1.Kindle Paperwhiteで読まれることを前提に作る

 Kindle Paperwhiteは、非常に軽く、電池も長持ちし、普段から持ち歩いてKindleを読むのに非常に便利です。ところが一部のKindle本の中には、Kindle Paperwhiteで読みにくいものがあります。

 カラーで読むことを前提にしている本です。特に文章中の文字にカラーを使っているものは、どの文字が色が変わっているのかよくわかりません。画像もカラーで見ることを前提にしていたり、拡大して見ることを前提にしているものは、内容を判別できないことがあります。

 Kindleでは、文章中にカラーの文字を使うべきではありません。画像もできるだけ大きく、コントラストを大きくしたものを使うべきです。

2.できるだけ単純な形式にする

 Kindleは、まだまだ発展途上のものです。よくわからないエラーが出ます。エラーを解決するために多くの努力が必要です。

 そのために、できるだけ単純な形式にすることをおすすめします。具体的には、次のようなことです。

(1)文字を中心の内容にする

 表や箇条書きはまだサポートされていません。凝ったことをやろうとすると苦労します。現在のところ、Kindleの基本は文字だけで書かれたものと考えたほうが良さそうです。

(2)横書きにする

 Kindleは横書きが基本になっています。縦書にすると苦労します。

3.ファイル名、リンク名などには日本語を使わない

 ファイル名やリンク名に日本語を使うと、発売はできますが、iPhoneやiPadでダウンロードできないということが起きます。もし、本を買ってくれた人が、iPhoneやiPadしか持っていなかったら、読むことができません。非常に不便をかけ、不信感を持たれることにもなります。

4.ePub形式で作成し、epubcheckでチェックする

 日本語のファイル名のチェックには、epubcheckが使えます。そのためには、ファイル形式はePub形式でなければなりません。ePub形式のファイルを作るためには、無料のフリーソフトであるsigilが便利です。

 epubcheckについては、次の記事を参考にしてください。

epubcheckの使い方

 sigilを使ったKindle出版については、次の記事を書いています。

Kindle出版のためのsigilによる電子書籍データ作成方法

5.プレビューツールは使えない

 KDPにプレビューツールが用意されていますが、まだまだ検証には使えません。プレビューツール自体がエラーで動かないときもあり、プレビューツールでの見え方と実物はだいぶ異なります。プレビューツールで見えたからといって、実物できちんと見えることにもなりません。

6.Kindle本のチェック方法

 現時点での自分が出版したKindle本のチェック方法は、自分で購入して確認するのが一番です。
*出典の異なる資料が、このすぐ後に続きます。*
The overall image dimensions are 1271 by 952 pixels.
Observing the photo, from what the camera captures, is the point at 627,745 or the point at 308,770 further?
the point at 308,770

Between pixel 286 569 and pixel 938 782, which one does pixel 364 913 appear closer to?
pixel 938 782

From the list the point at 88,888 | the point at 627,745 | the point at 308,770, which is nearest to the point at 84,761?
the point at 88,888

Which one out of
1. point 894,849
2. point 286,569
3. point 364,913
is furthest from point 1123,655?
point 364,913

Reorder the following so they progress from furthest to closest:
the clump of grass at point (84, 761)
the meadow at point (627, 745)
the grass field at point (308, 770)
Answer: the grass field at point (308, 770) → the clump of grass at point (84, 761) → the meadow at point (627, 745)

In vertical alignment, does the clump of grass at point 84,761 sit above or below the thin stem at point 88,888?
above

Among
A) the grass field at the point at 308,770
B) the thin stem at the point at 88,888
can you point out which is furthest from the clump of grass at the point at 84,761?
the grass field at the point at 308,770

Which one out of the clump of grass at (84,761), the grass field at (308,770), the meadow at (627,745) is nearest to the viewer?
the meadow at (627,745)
私は、Kindle PaperwhiteとNexus7とiPhoneを持っていますので、それで確認しました。

 特に、iOSのKindleアプリは、ダウンロードできなかったり、表示がおかしかったりすることが多いので、確認は必須です。自分でKindle出版しようとする人は、iOSのKindleアプリ、AndroidのKindleアプリ、Kindleデバイスぐらいは自分で持っていたほうが良いと思います。

まとめ

 現時点で自分でKindle出版しようとする人は、文字と画像だけの内容をsigilで横書きで作成し、epubcheckでチェック後アップロードし、発売開始後すぐに自分で購入して確認することが最善です。

 より複雑な内容で出版したい人は、KDP(Kindle ダイレクト・パブリッシング)と一緒にトラブル対応をする覚悟が必要です。トラブル対応の自信がない人は、業者に依頼したほうが良いですが、業者がすべてのトラブルに対応できるとは限らないのが現状のようです。